Petitioner initially was undeniably deprived of the statutory pretermination notice and of an opportunity to respond. In apparent recognition of that fact, the Commission awarded petitioner back pay running up to the effective date of its decision to terminate him. In essence, petitioner’s earlier termination was transformed into a suspension with pay (see, Cleveland Bd. of Educ. v Loudermill, supra, at 545). Since petitioner’s effective termination did not come about until after his hearing before the Commission, of which he was given prior notice and at which he had an opportunity to respond, he was not deprived of his constitutional right to due process; reinstatement and a further hearing would therefore be redundant.

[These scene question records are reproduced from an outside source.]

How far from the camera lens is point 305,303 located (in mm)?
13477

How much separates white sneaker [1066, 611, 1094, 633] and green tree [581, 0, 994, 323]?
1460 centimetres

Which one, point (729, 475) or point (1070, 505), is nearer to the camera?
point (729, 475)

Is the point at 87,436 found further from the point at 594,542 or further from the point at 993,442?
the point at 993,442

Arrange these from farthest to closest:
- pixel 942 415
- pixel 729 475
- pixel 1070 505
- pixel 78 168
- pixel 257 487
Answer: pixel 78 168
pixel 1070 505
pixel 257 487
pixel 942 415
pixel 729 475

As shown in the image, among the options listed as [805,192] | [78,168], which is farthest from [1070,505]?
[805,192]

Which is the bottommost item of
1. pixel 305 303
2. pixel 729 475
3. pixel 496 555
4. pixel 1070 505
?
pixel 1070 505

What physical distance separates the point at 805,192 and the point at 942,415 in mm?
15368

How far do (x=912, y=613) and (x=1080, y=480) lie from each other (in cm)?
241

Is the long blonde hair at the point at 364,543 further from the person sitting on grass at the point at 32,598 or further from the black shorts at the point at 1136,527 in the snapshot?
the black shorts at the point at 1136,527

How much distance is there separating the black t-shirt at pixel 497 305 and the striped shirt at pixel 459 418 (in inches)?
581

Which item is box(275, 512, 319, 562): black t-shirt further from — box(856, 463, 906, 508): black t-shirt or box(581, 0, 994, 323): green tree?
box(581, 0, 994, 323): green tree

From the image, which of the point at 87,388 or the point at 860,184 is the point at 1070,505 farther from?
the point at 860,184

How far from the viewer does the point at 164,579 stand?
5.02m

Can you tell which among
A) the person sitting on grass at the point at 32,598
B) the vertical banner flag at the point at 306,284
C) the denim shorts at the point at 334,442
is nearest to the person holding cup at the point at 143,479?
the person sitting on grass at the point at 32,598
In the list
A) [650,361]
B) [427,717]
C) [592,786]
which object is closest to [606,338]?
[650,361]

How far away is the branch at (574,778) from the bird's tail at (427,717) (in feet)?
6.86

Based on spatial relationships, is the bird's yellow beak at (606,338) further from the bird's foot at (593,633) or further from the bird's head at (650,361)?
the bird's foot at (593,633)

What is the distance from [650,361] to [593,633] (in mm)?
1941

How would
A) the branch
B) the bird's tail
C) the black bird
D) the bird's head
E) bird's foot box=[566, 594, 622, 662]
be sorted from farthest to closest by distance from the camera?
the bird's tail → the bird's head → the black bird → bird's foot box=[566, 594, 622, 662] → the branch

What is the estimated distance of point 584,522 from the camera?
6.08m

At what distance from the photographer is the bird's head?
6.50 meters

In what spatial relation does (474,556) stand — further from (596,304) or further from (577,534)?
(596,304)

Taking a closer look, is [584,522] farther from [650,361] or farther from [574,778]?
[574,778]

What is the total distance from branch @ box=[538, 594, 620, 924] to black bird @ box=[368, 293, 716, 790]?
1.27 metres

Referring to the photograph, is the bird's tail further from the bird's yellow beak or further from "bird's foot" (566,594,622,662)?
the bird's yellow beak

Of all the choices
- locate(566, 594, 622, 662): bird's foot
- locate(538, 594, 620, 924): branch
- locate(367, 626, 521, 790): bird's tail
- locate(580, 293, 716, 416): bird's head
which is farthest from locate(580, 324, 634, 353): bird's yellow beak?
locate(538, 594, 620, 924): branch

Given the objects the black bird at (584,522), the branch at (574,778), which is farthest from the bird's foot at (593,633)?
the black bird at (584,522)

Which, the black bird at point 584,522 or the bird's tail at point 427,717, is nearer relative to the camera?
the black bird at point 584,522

As for petitioner’s contention that his hearing before the Commission should have been conducted in accordance with State Administrative Procedure Act article 3, which governs adjudicatory proceedings, we note that since petitioner did not cross-appeal from Supreme Court’s failure to grant the requested relief our right to entertain this argument is, at best, *184dubious (1 Newman, New York Appellate Practice §§ 3.03, 5.08, at 3-5, 5-28). But even if the issue is properly before us, it is without merit inasmuch as the administrative appeal proceeding had herein was not required by law to be made on the record (see, State Administrative Procedure Act § 102 [3]; Matter of Mary M. v Clark, 100 AD2d 41, 43).

Kane, J. P., Casey, Mikoll and Mercure, JJ., concur.

Judgment reversed, on the law, without costs, cross motion for summary judgment granted, complaint dismissed and it is declared that petitioner’s constitutional rights have not been shown to be violated.

. Although Ohio has a law analogous to Civil Service Law §50 (4) (f) (Ohio Rev Code Annot § 124.25), its impact on the employee’s property interest in his job was not discussed in Cleveland Bd. of Educ. v Loudermill (470 US 532).

. The property interest recognized there is created by Ohio’s analogue to Civil Service Law § 75, which provides that a permanent employee may not be removed except for incompetence or misconduct.

. To the extent Prasad v Merges (65 AD2d 663) holds to the contrary, we find it overruled by Cleveland Bd. of Educ. v Loudermill (470 US 532).